Saturday, July 12, 2008

This Date In Music History- July 12

Birthdays:

Christine McVie (born Christine Anne Perfect) was born in 1943.

John Wetton, bassist for Uriah Heep and Asia, was born in 1949.

Bill Cosby ("Little Ole Man") is 71.

Walter Egan ("Magnet & Steel") turns 60.

Barbara (Mama) Cowsill of the Cowsills ("Hair") was born in 1928.

Bassist Phil Kramer of Iron Butterfly ("In-A-Gadda-Da-Vida") was born in Youngstown, Ohio in 1952.

History:

In 1954, Scotty Moore became Elvis Presley's first manager with the signing of a contract (Sun Records) that also bore the signatures of Elvis's parents. Elvis quit his job as a truck driver.

In 2004, nearly four decades after their major hit "I Had Too Much To Dream Last Night," two former members of the Electric Prunes, vocalist James Lowe and bassist Mark Tulin, filed separate suites against their record label and music publisher claiming $1 million in owed royalties.

In 1965, the Velvet Underground recorded a demo tape at viola player John Cale's Manhattan apartment. It represents their first recordings and was later released, in 1995 as Disc 1 of their self-titled five-CD box set.

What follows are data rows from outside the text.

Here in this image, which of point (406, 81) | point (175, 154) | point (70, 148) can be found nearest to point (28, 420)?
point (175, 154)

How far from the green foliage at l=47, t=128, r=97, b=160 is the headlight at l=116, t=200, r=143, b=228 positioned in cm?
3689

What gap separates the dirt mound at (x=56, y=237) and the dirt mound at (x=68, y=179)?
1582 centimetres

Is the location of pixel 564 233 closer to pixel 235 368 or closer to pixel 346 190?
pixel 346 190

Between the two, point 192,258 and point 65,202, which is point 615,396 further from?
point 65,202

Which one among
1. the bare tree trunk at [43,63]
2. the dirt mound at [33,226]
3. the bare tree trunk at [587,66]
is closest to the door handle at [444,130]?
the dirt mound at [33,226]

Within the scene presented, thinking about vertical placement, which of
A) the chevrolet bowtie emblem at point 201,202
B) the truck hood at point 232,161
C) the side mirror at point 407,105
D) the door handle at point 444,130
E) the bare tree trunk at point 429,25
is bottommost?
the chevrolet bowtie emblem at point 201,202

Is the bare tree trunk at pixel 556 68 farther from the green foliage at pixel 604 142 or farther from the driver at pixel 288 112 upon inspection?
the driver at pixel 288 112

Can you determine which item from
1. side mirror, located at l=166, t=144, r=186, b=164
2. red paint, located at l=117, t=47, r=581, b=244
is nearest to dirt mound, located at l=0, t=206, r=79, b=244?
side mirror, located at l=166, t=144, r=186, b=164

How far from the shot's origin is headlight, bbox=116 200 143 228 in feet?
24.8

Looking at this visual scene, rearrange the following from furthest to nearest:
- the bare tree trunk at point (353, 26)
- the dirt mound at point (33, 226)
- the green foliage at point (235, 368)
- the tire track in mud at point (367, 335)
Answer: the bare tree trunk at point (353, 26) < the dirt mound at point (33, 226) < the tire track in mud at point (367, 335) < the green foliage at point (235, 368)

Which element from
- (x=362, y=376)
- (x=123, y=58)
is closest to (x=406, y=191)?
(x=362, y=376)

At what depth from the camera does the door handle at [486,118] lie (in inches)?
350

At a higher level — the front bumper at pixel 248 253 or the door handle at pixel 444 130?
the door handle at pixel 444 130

The first Rollin' Stones concert (they would later add the g) was held at the Marquee Club in London in 1962. Their line-up consisted of lead vocalist Mick Jagger, guitarists Keith Richards and Brian Jones, Dick Taylor on bass, pianist Ian Stewart and Mick Avory, later of the Kinks, on drums. Avory and Taylor were later replaced by Tony Chapman on drums and Bill Wyman on bass. Chapman didn't work out and drummer Charlie Watts completed the Stones' line-up in January 1963.

What hard work does for a band: In 2007, the Rolling Stones were paid $5.5 million (or $67,500 per minute) to perform a 14 song set at a private Deutsche Bank party for top-level employees held at the National Art Museum of Catalonia in Barcelona, Spain.

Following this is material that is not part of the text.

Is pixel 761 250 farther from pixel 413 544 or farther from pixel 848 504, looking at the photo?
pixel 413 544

DJ Steve Dahl tries to kill off disco with a Disco Demolition Night at Chicago's Comiskey Park in 1979. A bonfire was started into which disco records were pitched, while the crowd chanted "Disco sucks." The ensuing riot causes the White Sox to forfeit a baseball game when the field becomes unplayable.

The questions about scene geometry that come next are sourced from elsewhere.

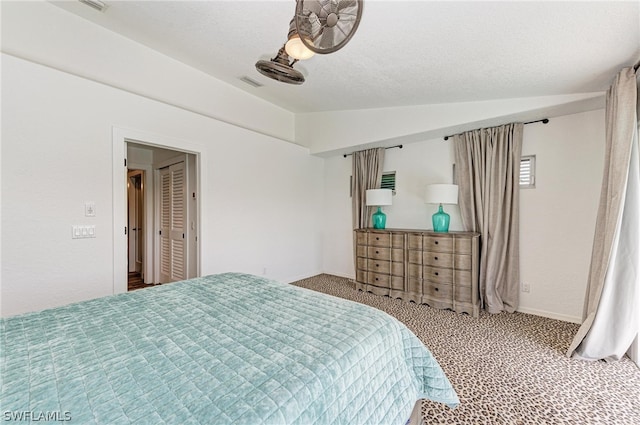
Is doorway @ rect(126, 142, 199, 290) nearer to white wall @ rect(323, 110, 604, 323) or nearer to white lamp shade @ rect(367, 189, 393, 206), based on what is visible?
white lamp shade @ rect(367, 189, 393, 206)

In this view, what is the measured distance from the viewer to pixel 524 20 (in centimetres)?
171

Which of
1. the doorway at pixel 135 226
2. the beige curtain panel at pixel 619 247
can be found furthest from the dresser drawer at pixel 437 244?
the doorway at pixel 135 226

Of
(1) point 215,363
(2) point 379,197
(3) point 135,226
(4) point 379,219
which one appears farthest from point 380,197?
(3) point 135,226

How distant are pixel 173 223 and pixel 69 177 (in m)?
1.80

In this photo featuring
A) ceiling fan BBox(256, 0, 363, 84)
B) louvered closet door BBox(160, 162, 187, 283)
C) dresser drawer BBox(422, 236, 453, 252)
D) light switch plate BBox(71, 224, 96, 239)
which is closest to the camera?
ceiling fan BBox(256, 0, 363, 84)

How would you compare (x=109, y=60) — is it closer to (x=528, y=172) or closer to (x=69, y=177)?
(x=69, y=177)

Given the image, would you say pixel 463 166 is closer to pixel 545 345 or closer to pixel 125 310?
pixel 545 345

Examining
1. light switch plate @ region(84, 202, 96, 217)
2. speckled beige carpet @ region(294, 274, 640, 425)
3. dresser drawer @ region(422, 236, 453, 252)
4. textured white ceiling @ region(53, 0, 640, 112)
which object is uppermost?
textured white ceiling @ region(53, 0, 640, 112)

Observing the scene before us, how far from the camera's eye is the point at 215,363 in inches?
39.8

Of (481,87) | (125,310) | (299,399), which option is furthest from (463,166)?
(125,310)

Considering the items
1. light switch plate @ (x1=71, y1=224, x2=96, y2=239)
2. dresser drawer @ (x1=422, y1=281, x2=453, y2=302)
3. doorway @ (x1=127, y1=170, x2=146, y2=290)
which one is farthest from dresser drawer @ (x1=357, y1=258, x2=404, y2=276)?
doorway @ (x1=127, y1=170, x2=146, y2=290)

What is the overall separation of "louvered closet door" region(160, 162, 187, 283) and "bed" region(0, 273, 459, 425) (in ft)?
7.63

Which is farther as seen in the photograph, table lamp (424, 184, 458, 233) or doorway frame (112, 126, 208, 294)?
table lamp (424, 184, 458, 233)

Today in 1969, the song "In the Year 2525 (Exordium and Terminus)" by Zager & Evans topped the charts and stayed there for 6 weeks. After getting a lot of requests to sing the song that they included in their live act, Denny Zager and Rick Evans had invested just $500 to press 1000 copies of the tune. After a Texas radio station added it their play list, RCA signed the duo, but the record would prove to be their only US chart entry.

Blind Faith began their one and only tour with a sold-out show at New York's Madison Square Garden in 1969.

The Monroe Brothers make their first recordings for the Bluebird label, an RCA subsidiary in 1936.

In 1970, Janis Joplin debuted with her new group, the Full Tilt Boogie Band, before 4,000 people in Louisville, Kentucky. Less than three months later, she would be dead from a heroin overdose.

K.C. & the Sunshine Band make their US Pop chart debut in 1975 with "Get Down Tonight". It's the first of four singles by the band to make it to Billboard's number one spot.

The Beach Boys recorded "Sloop John B" in 1965, a 1927 Folk song that featured Al Jardine on lead vocal. The record would climb to number three in May, 1966.

The O'Jays ("Love Train," "Back Stabbers") formed in Canton, Ohio in 1958. They were originally known as the Triumphs.

Minnie Riperton ("Lovin' You"), certainly a unique voice in pop music, died of breast cancer in 1979.